Em muitos casos também, os governos não estão fazendo a conscientização de maneira correta e clara afim de impedir a transmissão da doença.

"Precisamos garantir que as pessoas estejam sendo adequadamente informadas sobre o que está acontecendo em seus países e como elas podem cuidar de si mesmas, por exemplo, por distanciamento social ou como tossir e espirrar, lavar as mãos etc.", explica Stephen, da OMS.

"Há muito pânico e, porque as pessoas estão em pânico, há países que estão agindo sem evidências científicas", acrescenta.

Caos econômico

Não é de hoje que a o continente africano sangra com conflitos socioeconômicos e desigualdade social. E, infelizmente, ainda é comum associar a região à pobreza extrema.

Tendo em vista as economias instáveis de muitos países africanos, a possibilidade de criar pacotes econômicos que ajudem a população a lidar com a crise é vista como pouco provável.

Consequentemente, muitas pessoas não serão capazes de parar de trabalhar porque não terão nada para comer.

"Em países onde as pessoas ganham o dinheiro do dia, onde não existe possibilidade de poupar, onde a maioria das trocas comerciais é informal, o impacto pode ser muito grande e rápido", explica Roca.

Um exemplo é a Gâmbia, que fechou suas fronteiras com o Senegal, do qual depende economicamente. Para o correspondente da BBC África Andrew Hardwing, "não há dúvida de que isso pode se transformar em um desastre".

"O impacto econômico na África será enorme, porque temos economias muito vulneráveis e , mesmo nas mais sofisticadas, como a África do Sul, o golpe será muito forte", explica ele.

Como a crise é mundial, dificilmente os países com situações econômicas estáveis serão capazes de auxiliar países africanos. Especialistas acreditam que será difícil obter ajuda de outros países, porque todos estão sendo afetados pela pandemia.

Outra preocupação é sobre o fim da ajuda humanitária, essencial para muitos países africanos. "Aqui estamos acostumados ao fato de que, quando as catástrofes acontecem, os países de alta renda nos enviam recursos. Mas, no momento, é muito difícil pensar que essa ajuda chegará até nós", diz Roca.

No momento, a única esperança que resta é que a pandemia leve tempo para se agravar na África, para que, quando isso acontecer, outros países do mundo, mais desenvolvidos, já tenham superado suas crises e possam enviar os reforços necessários.

"Os dados indicam que o surto aqui será tão forte quanto na Europa e não estamos preparados. Espero que, quando emergirem da pandemia, eles reajam rapidamente para ajudar a África", conclui Roca.

Coronavírus pode levar milhões à pobreza

Desigualdade ameaça progresso social – Foto: Aamir Mohd Khan/Pixabay

A ONU divulgou um estudo nesta quinta-feira, apontando que até 500 milhões de pessoas poderiam ser empurradas para a pobreza por causa da pandemia do coronavírus.

Os pesquisadores usaram dados do Banco Mundial para medir os efeitos da redução dos gastos nas economias do mundo em três níveis de pobreza - U$ 1,90 (R$ 9,75), U$ 3,20 (R$ 16,40) e U$ 5,50 (R$ 28,18) por dia.

Segundo o estudo, o nível de pobreza em países em desenvolvimento poderia voltar a um patamar de 30 anos atrás, em consequência da crise atual.

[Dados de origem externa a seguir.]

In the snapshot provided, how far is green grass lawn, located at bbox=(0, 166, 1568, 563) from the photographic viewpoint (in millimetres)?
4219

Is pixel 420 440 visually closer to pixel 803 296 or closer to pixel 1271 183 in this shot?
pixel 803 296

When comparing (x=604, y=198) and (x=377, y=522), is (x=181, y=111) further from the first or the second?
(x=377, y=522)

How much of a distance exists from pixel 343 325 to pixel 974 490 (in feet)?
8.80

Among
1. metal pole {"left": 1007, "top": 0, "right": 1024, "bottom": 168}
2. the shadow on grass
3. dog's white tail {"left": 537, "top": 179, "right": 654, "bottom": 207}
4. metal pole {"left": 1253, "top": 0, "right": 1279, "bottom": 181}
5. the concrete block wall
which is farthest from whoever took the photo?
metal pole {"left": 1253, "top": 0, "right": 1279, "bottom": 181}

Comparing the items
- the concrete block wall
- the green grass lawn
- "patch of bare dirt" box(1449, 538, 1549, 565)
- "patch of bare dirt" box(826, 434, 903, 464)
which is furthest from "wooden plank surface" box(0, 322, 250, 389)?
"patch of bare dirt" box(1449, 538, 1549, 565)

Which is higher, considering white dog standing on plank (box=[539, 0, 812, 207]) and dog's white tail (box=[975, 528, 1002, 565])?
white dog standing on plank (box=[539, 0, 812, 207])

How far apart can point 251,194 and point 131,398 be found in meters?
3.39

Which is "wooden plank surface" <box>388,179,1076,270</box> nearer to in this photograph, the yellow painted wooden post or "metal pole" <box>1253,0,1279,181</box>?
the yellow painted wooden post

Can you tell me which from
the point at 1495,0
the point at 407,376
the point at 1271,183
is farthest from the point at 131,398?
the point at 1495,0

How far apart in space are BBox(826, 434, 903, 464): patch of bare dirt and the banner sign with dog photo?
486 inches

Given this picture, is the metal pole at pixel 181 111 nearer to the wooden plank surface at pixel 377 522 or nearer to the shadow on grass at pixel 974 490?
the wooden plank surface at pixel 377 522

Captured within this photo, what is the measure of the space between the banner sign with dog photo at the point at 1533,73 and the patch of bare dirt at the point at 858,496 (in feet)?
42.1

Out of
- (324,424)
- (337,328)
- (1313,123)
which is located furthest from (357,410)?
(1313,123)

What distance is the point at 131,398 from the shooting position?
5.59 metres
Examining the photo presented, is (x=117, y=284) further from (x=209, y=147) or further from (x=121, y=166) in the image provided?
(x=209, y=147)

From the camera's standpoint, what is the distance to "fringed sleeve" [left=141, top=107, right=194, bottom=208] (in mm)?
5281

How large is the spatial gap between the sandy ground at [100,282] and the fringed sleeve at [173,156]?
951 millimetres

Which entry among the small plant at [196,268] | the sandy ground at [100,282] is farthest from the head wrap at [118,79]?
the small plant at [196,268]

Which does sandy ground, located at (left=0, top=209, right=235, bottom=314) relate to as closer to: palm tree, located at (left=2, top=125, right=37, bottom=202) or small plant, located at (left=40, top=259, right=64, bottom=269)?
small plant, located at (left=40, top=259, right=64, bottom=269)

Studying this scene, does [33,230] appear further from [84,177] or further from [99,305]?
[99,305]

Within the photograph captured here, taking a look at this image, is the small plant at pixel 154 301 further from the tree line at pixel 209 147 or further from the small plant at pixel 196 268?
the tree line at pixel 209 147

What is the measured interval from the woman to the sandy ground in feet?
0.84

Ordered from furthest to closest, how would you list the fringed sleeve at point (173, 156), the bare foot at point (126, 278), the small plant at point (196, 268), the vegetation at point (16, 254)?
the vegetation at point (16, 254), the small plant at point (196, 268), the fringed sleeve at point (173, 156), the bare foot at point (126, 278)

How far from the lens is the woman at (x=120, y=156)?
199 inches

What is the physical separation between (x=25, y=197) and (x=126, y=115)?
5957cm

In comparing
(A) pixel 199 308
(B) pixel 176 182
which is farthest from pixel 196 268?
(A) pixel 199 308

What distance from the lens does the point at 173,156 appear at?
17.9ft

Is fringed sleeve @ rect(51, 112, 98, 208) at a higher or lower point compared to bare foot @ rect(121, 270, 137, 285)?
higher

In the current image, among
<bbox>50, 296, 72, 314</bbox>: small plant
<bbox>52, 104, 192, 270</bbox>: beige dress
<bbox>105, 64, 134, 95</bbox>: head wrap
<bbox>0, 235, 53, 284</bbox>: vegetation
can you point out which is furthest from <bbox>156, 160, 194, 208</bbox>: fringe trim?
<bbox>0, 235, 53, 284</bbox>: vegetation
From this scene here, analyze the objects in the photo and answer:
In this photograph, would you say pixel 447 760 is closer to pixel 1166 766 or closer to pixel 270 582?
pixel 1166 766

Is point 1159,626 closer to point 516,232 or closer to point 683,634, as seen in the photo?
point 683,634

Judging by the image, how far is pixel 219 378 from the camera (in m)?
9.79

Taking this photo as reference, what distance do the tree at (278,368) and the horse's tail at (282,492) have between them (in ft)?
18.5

Tendo em vista o patamar de pobreza de U$ 5,50 (R$ 28,18) por dia, cerca de 40% dos novos pobres estariam concentrados no leste da Ásia e no Pacífico, com cerca de um terço na África Subsaariana e no sul da Ásia. A América Latina responderia por 10% desse aumento global.

O impacto da pandemia do coronavírus poderia apresentar, assim, um enorme desafio para se atingir o fim da pobreza em 2030, um dos 17 Objetivos de Desenvolvimento Sustentável da ONU.